Heute in den Feuilletons

Die kommentierte Kulturpresseschau. Wochentags um 9 Uhr, sonnabends um 10 Uhr.

August 2010

Die Richtung ist eindeutig

31.08.2010. Thilo Sarrazin auf allen Kanälen. Es ist zwar peinlich, aber es gibt auch einen demokratischen Rassismus, muss die SZ feststellen. Die FAZ erzählt, wie Sarrazin den flachen Haken eines Reporters aus Holland parierte, der ihn mit Geert Wilders verglich. Und was hat es mit den Genen der Juden auf sich?, fragt die Welt. Außerdem: Youtube wird zahlbar, meldet Gawker, zumindest teilweise. Micha Brumlik graut in der taz vor Juden, die der Hamas stolz die Hand drücken. Reuters meldet: Putin will 2012 wieder russischer Präsident werden und findet, dass Demokraten, die demonstrieren, verprügelt gehören.

Auf dieser Position bleibe ich

30.08.2010. Thilo Sarrazin beherrscht die Debatte. Für Necla Kelek in der FAZ liefert er eine korrekte Beschreibung der deutschen Zustände. In der Welt erklärt er selbst, warum seine Intervention als sozialdemokratisch zu verstehen sei. Außerdem: Die FR ist begeistert von der Architekturbiennale in Venedig, wo Rem Kohlhaas laut SZ die Exzesse des Denkmalschutzes bekämpft. Im Economist warnt Jay Rosen die Zeitungen: Drucken bringt Geld, hat aber keine Zukunft.

Mit strengem Imperatorenblick

28.08.2010. Die NZZ beschreibt einen Streit zwischen dem Übersetzer Laszlo Kornitzer und dem toten Autor Istvan Örkeny. Die Welt schrumpft unter den kühlen Augen Marianne Brüns auf Hamstergröße zusammen. In der taz sieht Barbara Vinken eine unheilige Allianz aus Reaktionären, Feministinnen und Grünen am Werk, Frauen zurück an den Herd zu scheuchen. Die SZ lernt von Bangkok, wie man tote Plätze neu belebt.

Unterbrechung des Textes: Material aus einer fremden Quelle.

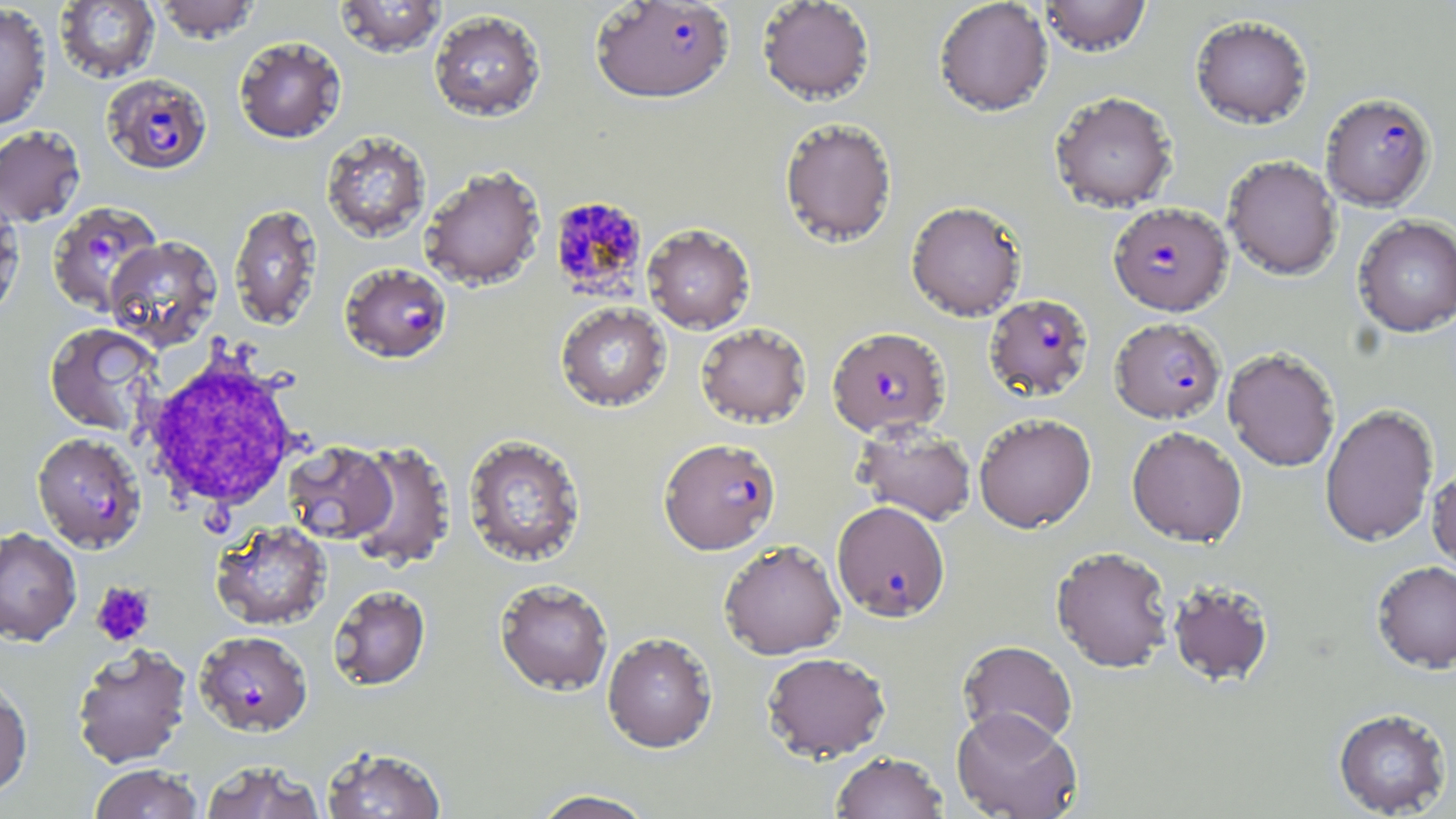

Plasmodium falciparum.

Approximate bounding boxes as (x1,y1)-(x2,y2) corner pairs in pixels. Uninfected red blood cell locations: (54,0)-(160,83), (154,0)-(260,43), (334,0)-(446,57), (757,0)-(876,105), (933,0)-(1053,117), (1038,0)-(1152,58), (0,3)-(51,130), (429,9)-(546,122), (1190,16)-(1313,130), (233,36)-(347,144), (1049,92)-(1178,213), (779,117)-(897,247), (0,125)-(86,226), (320,130)-(431,244), (1223,156)-(1342,280), (420,166)-(546,291), (0,194)-(25,321), (906,201)-(1027,321), (229,204)-(323,332), (1352,215)-(1456,338), (642,223)-(756,334), (104,236)-(222,351), (555,302)-(671,412), (44,322)-(161,436), (695,323)-(812,428), (1222,348)-(1341,472), (1320,403)-(1439,548), (973,413)-(1097,533), (852,422)-(976,525), (1126,426)-(1247,547), (462,434)-(587,568), (347,441)-(456,572), (284,442)-(396,544), (1427,462)-(1456,576), (211,520)-(331,631), (0,527)-(82,646), (718,540)-(846,660), (1051,546)-(1175,673), (1371,561)-(1456,674), (495,578)-(613,696), (1168,581)-(1275,688), (328,585)-(431,691), (602,632)-(717,753), (958,640)-(1077,748), (72,643)-(192,768), (762,651)-(891,762), (0,678)-(33,800), (951,707)-(1082,819), (1333,708)-(1451,817), (321,745)-(447,818), (830,751)-(948,819), (199,761)-(326,818), (88,764)-(204,819), (530,789)-(658,819). Plasmodium falciparum-infected red blood cell locations: (590,1)-(734,104), (102,73)-(212,176), (1321,93)-(1437,211), (548,196)-(648,300), (48,201)-(163,315), (1108,202)-(1232,316), (340,263)-(452,364), (983,294)-(1094,401), (1113,320)-(1229,426), (827,326)-(950,437), (32,433)-(149,553), (659,438)-(781,554), (832,501)-(950,622), (194,630)-(312,737). Platelet locations: (90,581)-(156,647). White blood cell locations: (136,348)-(307,517). Thin blood smear. Light microscopy. Captured at 1000x magnification. Image is 1456×819 pixels. One field of a larger specimen. May-Grünwald-Giemsa-stained preparation.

Ein Hahn auf dem Nacken festgebunden

27.08.2010. Wolf Biermann erzählt in der Welt, wie Manes Sperber ihm einen Zahn zog. In der FAZ schreibt Jan Faktor über das Konzentrationslager Christianstadt, wo seine Mutter und Großmutter Zwangsarbeit für die Nazis leisteten. In der SZ kritisiert Herfried Münkler die Rolle von Wikileaks bei den jüngsten Enthüllungen über Afghanistan. Techcrunch amüsiert sich über die Anwälte von Facebook, die das Wort Face als Markenzeichen schützen wollen.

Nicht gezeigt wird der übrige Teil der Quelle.